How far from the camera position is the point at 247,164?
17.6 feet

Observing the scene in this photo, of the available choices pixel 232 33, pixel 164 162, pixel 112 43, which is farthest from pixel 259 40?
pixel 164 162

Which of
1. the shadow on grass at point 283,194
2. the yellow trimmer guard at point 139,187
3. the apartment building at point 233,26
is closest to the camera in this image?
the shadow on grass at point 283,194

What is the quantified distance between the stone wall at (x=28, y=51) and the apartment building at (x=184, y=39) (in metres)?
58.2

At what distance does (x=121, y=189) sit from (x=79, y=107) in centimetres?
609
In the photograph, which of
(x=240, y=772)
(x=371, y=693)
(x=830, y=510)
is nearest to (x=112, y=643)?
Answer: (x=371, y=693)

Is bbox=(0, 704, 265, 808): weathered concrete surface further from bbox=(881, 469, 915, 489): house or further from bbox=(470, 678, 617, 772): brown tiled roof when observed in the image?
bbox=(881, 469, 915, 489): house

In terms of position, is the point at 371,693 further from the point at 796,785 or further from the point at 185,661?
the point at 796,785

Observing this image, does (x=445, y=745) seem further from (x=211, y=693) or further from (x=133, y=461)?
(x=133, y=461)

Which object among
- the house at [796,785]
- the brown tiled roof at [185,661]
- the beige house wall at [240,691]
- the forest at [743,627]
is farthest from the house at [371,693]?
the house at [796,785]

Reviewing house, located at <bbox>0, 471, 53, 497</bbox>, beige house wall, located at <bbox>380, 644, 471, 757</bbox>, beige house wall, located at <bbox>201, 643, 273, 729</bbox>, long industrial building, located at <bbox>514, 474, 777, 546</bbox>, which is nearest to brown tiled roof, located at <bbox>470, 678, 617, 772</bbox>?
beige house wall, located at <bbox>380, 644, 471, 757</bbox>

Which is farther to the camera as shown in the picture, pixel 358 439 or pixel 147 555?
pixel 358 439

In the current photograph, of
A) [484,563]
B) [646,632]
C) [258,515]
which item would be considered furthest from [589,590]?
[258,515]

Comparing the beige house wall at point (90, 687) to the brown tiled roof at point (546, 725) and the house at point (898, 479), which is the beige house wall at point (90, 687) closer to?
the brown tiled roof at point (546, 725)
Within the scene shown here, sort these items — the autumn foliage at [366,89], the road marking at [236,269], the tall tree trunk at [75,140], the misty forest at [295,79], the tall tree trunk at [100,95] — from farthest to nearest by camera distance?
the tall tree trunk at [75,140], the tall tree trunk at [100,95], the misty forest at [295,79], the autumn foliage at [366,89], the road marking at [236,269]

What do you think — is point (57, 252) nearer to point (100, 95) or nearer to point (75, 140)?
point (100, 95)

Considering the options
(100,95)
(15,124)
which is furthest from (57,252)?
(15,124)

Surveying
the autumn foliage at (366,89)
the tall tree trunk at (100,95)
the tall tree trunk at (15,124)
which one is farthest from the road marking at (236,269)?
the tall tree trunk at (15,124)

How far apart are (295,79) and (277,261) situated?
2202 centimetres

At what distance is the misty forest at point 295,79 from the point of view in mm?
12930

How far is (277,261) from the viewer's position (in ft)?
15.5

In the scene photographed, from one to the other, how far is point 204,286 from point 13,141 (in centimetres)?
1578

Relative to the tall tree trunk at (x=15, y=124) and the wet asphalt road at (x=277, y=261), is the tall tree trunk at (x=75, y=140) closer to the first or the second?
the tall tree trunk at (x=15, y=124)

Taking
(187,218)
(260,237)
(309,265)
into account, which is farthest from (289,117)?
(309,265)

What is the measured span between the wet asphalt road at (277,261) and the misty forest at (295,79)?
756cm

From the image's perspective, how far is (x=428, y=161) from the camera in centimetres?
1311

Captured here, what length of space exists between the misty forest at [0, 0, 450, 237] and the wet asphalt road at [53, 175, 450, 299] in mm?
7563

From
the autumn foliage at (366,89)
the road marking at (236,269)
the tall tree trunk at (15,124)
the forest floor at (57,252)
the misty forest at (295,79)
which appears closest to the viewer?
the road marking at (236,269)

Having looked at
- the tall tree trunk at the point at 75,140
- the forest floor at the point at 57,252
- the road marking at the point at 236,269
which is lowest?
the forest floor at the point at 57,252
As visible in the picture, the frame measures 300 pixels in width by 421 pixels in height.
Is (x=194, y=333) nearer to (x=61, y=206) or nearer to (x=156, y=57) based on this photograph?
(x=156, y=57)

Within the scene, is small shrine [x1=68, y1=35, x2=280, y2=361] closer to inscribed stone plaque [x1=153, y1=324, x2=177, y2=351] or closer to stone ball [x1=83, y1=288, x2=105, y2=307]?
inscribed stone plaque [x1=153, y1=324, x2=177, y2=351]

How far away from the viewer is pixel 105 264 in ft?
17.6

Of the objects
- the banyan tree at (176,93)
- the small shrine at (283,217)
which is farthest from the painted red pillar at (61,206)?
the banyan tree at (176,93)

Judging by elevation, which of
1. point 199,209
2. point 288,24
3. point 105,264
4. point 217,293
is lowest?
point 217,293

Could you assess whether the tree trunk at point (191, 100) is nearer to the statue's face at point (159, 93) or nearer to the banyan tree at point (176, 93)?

• [Exercise details]:
Copy out every one of the lines above word for word, leaving nothing out and changing nothing.

• [Exercise answer]:
How far from the camera position is the point at 247,164?
17.6 feet

Observing the scene in this photo, of the available choices pixel 232 33, pixel 164 162, pixel 112 43, which is farthest from pixel 259 40?
pixel 164 162

Which of
1. the shadow on grass at point 283,194
2. the yellow trimmer guard at point 139,187
3. the apartment building at point 233,26
is closest to the camera in this image?
the shadow on grass at point 283,194

What is the quantified distance between the stone wall at (x=28, y=51) and the apartment building at (x=184, y=39) (in metres)?
58.2

At what distance does (x=121, y=189) sit from (x=79, y=107) in centimetres?
609
In the photograph, which of
(x=240, y=772)
(x=371, y=693)
(x=830, y=510)
is nearest to (x=112, y=643)?
Answer: (x=371, y=693)

Is bbox=(0, 704, 265, 808): weathered concrete surface further from bbox=(881, 469, 915, 489): house or further from bbox=(470, 678, 617, 772): brown tiled roof when observed in the image?
bbox=(881, 469, 915, 489): house

In terms of position, is the point at 371,693 further from the point at 796,785 or further from the point at 185,661?
the point at 796,785

Observing this image, does (x=445, y=745) seem further from (x=211, y=693) or further from (x=133, y=461)?
(x=133, y=461)

Which object among
- the house at [796,785]
- the brown tiled roof at [185,661]
- the beige house wall at [240,691]
- the forest at [743,627]
is farthest from the house at [371,693]?
the house at [796,785]

Reviewing house, located at <bbox>0, 471, 53, 497</bbox>, beige house wall, located at <bbox>380, 644, 471, 757</bbox>, beige house wall, located at <bbox>201, 643, 273, 729</bbox>, long industrial building, located at <bbox>514, 474, 777, 546</bbox>, which is nearest to brown tiled roof, located at <bbox>470, 678, 617, 772</bbox>?
beige house wall, located at <bbox>380, 644, 471, 757</bbox>

Which is farther to the camera as shown in the picture, pixel 358 439 or pixel 147 555?
pixel 358 439

In the current photograph, of
A) [484,563]
B) [646,632]
C) [258,515]
which item would be considered furthest from [589,590]?
[258,515]

Comparing the beige house wall at point (90, 687) to the brown tiled roof at point (546, 725) and the house at point (898, 479), which is the beige house wall at point (90, 687) closer to?
the brown tiled roof at point (546, 725)
Within the scene shown here, sort these items — the autumn foliage at [366,89], the road marking at [236,269], the tall tree trunk at [75,140], the misty forest at [295,79], the tall tree trunk at [100,95] — from farthest to nearest by camera distance?
the tall tree trunk at [75,140], the tall tree trunk at [100,95], the misty forest at [295,79], the autumn foliage at [366,89], the road marking at [236,269]

What do you think — is point (57, 252) nearer to point (100, 95) or nearer to point (75, 140)?
point (100, 95)

Considering the options
(100,95)
(15,124)
which is furthest from (57,252)?
(15,124)

Surveying
the autumn foliage at (366,89)
the tall tree trunk at (100,95)
the tall tree trunk at (15,124)
which one is farthest from the road marking at (236,269)?
the tall tree trunk at (15,124)

How far apart are (295,79) and (277,261) situated?
2202 centimetres

At what distance is the misty forest at point 295,79 from the point of view in mm?
12930

How far is (277,261) from the viewer's position (in ft)?
15.5

In the scene photographed, from one to the other, how far is point 204,286 from point 13,141 (in centimetres)?
1578

Relative to the tall tree trunk at (x=15, y=124) and the wet asphalt road at (x=277, y=261), is the tall tree trunk at (x=75, y=140) closer to the first or the second?
the tall tree trunk at (x=15, y=124)

Taking
(187,218)
(260,237)
(309,265)
into account, which is farthest from (289,117)?
(309,265)

What is the measured span between the wet asphalt road at (277,261) and the misty forest at (295,79)?
756cm

From the image's perspective, how far is (x=428, y=161) from the camera in centimetres?
1311

Captured here, what length of space exists between the misty forest at [0, 0, 450, 237] and the wet asphalt road at [53, 175, 450, 299] in mm?
7563

From
the autumn foliage at (366,89)
the road marking at (236,269)
the tall tree trunk at (15,124)
the forest floor at (57,252)
the misty forest at (295,79)
which appears closest to the viewer?
the road marking at (236,269)

Having looked at
- the tall tree trunk at the point at 75,140
- the forest floor at the point at 57,252
- the road marking at the point at 236,269
which is lowest?
the forest floor at the point at 57,252
As visible in the picture, the frame measures 300 pixels in width by 421 pixels in height.
Is (x=194, y=333) nearer to (x=61, y=206) or nearer to (x=156, y=57) based on this photograph?
(x=156, y=57)

Within the scene, is small shrine [x1=68, y1=35, x2=280, y2=361] closer to inscribed stone plaque [x1=153, y1=324, x2=177, y2=351] or closer to stone ball [x1=83, y1=288, x2=105, y2=307]?
inscribed stone plaque [x1=153, y1=324, x2=177, y2=351]

How far away from the viewer is pixel 105 264 in ft?
17.6

Of the objects
- the banyan tree at (176,93)
- the small shrine at (283,217)
which is farthest from the painted red pillar at (61,206)?
the banyan tree at (176,93)

Judging by elevation, which of
1. point 199,209
2. point 288,24
3. point 105,264
4. point 217,293
is lowest?
point 217,293

Could you assess whether the tree trunk at point (191, 100) is nearer to the statue's face at point (159, 93) or nearer to the banyan tree at point (176, 93)?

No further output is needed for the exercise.